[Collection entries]
________________________

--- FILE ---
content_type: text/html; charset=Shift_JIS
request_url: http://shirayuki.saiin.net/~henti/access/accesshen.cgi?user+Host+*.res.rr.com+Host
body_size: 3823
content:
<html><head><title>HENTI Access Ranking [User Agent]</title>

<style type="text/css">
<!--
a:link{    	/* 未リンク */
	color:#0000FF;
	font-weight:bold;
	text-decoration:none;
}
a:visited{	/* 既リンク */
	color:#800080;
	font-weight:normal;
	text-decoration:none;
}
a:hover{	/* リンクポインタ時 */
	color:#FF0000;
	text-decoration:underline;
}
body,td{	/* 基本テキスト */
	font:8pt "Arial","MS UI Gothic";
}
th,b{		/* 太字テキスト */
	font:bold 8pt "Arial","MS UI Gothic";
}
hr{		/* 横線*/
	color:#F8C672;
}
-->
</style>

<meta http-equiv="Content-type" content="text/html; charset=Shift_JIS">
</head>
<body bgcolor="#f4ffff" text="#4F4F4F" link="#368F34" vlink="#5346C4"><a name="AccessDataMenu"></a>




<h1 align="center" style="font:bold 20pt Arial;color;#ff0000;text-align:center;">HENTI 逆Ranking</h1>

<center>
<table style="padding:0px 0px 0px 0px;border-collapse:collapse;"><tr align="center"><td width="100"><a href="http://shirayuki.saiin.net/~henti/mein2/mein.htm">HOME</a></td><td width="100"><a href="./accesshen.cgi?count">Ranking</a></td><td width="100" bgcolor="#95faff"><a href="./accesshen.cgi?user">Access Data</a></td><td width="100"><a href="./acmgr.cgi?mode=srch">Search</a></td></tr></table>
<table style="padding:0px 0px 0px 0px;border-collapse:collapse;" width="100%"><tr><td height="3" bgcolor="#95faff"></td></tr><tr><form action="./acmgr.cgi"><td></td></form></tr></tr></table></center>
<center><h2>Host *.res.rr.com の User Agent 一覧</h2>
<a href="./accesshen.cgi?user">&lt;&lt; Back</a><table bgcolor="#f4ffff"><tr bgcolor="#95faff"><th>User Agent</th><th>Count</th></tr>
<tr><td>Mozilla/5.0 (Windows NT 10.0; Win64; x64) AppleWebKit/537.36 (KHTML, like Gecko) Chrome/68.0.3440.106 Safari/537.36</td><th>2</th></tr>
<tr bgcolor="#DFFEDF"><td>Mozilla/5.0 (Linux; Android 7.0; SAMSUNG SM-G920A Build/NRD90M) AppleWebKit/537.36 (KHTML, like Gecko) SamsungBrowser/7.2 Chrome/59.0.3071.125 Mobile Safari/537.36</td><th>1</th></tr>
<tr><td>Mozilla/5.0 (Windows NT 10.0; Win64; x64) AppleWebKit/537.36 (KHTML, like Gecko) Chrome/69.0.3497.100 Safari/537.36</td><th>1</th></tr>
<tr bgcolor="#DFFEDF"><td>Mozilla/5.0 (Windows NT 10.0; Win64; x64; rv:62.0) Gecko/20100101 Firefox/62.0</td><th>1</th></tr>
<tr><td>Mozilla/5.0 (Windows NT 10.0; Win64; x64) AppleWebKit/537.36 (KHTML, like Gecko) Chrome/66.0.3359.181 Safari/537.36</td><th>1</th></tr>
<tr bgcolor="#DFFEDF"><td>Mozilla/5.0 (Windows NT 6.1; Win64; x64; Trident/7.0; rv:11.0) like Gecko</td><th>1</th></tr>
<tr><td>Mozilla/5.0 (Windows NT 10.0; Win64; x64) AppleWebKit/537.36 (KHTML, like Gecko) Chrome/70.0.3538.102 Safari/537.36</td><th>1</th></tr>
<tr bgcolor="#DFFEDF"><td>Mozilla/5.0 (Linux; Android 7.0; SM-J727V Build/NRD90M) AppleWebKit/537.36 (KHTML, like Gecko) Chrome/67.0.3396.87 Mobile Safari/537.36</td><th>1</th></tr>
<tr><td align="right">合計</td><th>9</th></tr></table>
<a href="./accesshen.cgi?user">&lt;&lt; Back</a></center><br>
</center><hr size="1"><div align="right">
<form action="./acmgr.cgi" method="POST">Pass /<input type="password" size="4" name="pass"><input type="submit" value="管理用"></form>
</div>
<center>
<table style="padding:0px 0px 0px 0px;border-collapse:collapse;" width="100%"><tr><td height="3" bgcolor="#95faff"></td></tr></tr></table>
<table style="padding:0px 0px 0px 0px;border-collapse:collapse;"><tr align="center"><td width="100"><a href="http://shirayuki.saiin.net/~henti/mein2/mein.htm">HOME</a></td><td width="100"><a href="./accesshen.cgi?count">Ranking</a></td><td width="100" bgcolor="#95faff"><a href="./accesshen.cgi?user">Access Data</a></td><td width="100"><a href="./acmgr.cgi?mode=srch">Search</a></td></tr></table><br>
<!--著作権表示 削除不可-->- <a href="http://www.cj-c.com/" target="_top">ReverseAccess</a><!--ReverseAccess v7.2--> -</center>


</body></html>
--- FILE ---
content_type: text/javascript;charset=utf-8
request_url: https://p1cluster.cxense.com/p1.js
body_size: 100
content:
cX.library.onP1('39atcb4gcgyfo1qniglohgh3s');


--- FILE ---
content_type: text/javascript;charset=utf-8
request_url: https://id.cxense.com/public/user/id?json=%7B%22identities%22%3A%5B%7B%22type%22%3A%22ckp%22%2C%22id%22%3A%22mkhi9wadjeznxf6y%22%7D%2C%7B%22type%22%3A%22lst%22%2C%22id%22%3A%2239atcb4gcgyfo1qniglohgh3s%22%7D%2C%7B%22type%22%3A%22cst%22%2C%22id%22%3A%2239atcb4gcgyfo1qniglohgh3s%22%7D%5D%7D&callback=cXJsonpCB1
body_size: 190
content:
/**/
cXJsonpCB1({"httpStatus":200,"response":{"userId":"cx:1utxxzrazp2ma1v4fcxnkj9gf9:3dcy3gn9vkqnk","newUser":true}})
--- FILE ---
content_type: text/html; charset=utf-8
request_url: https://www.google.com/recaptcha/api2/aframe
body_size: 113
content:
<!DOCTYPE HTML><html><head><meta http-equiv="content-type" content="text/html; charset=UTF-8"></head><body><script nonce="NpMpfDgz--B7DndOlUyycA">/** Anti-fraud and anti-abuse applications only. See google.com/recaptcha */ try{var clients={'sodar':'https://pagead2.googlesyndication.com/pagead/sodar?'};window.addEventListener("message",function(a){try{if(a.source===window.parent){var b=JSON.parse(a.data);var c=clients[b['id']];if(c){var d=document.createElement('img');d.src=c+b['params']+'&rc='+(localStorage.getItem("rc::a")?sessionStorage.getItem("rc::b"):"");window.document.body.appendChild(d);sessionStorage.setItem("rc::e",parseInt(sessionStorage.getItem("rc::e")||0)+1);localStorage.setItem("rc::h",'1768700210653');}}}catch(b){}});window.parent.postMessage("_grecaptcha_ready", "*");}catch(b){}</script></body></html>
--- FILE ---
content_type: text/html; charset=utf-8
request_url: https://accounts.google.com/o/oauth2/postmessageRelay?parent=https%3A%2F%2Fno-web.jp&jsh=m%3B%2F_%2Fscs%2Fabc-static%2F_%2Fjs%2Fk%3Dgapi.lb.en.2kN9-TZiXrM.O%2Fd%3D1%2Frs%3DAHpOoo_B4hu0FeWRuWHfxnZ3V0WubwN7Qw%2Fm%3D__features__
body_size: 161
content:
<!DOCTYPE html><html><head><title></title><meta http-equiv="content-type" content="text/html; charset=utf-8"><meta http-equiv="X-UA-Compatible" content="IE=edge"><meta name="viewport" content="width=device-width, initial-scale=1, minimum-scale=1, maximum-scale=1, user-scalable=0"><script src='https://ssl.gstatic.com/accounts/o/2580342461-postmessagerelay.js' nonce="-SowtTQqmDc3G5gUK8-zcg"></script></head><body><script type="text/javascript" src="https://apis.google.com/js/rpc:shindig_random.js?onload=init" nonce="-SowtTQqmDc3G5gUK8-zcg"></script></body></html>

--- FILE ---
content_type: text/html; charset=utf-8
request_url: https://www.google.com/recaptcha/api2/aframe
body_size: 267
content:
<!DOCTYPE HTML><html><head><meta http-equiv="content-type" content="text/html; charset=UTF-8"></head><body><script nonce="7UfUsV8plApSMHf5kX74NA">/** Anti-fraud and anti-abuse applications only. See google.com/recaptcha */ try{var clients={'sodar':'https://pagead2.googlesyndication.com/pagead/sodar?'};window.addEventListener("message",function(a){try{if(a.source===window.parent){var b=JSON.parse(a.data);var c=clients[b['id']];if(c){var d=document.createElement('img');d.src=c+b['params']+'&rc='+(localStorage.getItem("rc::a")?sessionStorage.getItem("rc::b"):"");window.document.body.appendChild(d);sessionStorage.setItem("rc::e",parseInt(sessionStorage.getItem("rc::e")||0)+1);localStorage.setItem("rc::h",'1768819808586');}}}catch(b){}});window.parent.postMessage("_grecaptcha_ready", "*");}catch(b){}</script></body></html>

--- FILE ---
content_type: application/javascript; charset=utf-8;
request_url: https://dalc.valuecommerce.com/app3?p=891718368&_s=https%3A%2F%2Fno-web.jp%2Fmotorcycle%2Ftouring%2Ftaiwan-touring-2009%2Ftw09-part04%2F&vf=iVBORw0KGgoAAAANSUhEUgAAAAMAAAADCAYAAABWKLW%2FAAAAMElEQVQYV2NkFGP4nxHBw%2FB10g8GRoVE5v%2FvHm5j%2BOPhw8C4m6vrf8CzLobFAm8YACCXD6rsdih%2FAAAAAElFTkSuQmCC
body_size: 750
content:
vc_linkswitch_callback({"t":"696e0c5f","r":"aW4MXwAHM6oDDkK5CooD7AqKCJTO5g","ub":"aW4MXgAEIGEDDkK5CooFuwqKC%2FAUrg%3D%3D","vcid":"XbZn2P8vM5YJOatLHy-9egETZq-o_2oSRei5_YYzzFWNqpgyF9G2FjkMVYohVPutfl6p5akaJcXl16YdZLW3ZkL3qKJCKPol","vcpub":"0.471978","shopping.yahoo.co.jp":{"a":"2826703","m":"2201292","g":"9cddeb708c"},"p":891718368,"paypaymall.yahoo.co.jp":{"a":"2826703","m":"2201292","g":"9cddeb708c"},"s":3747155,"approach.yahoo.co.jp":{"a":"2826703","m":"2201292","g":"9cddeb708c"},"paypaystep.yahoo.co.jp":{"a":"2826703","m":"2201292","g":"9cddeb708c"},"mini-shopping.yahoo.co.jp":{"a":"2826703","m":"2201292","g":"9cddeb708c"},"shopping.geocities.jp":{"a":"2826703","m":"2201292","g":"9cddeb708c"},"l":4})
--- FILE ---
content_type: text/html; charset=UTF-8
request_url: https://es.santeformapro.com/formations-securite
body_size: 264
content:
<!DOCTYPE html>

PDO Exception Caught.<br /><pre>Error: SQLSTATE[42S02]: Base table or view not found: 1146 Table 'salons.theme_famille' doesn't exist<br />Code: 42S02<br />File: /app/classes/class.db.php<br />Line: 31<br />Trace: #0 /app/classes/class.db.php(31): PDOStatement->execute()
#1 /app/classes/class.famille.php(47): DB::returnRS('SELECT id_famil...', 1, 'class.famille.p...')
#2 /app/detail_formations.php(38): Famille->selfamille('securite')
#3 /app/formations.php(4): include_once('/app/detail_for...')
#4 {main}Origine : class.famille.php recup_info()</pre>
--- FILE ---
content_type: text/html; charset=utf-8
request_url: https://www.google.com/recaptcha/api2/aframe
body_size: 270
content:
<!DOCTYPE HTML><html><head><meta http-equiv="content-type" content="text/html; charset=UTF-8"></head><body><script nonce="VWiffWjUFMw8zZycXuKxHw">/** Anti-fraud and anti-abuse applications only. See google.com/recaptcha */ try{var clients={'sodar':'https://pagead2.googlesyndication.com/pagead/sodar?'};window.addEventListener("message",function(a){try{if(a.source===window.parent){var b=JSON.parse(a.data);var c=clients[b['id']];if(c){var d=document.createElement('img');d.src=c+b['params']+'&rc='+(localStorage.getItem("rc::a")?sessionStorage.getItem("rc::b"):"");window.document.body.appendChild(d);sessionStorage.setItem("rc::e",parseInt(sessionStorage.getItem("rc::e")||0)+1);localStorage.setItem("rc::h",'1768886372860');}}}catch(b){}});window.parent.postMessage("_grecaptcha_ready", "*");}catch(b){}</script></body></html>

________________________

| Your objective |
Whenever a line of the data holds the string "padding", pick that line out.

| Your solution |
<table style="padding:0px 0px 0px 0px;border-collapse:collapse;"><tr align="center"><td width="100"><a href="http://shirayuki.saiin.net/~henti/mein2/mein.htm">HOME</a></td><td width="100"><a href="./accesshen.cgi?count">Ranking</a></td><td width="100" bgcolor="#95faff"><a href="./accesshen.cgi?user">Access Data</a></td><td width="100"><a href="./acmgr.cgi?mode=srch">Search</a></td></tr></table>
<table style="padding:0px 0px 0px 0px;border-collapse:collapse;" width="100%"><tr><td height="3" bgcolor="#95faff"></td></tr><tr><form action="./acmgr.cgi"><td></td></form></tr></tr></table></center>
<table style="padding:0px 0px 0px 0px;border-collapse:collapse;" width="100%"><tr><td height="3" bgcolor="#95faff"></td></tr></tr></table>
<table style="padding:0px 0px 0px 0px;border-collapse:collapse;"><tr align="center"><td width="100"><a href="http://shirayuki.saiin.net/~henti/mein2/mein.htm">HOME</a></td><td width="100"><a href="./accesshen.cgi?count">Ranking</a></td><td width="100" bgcolor="#95faff"><a href="./accesshen.cgi?user">Access Data</a></td><td width="100"><a href="./acmgr.cgi?mode=srch">Search</a></td></tr></table><br>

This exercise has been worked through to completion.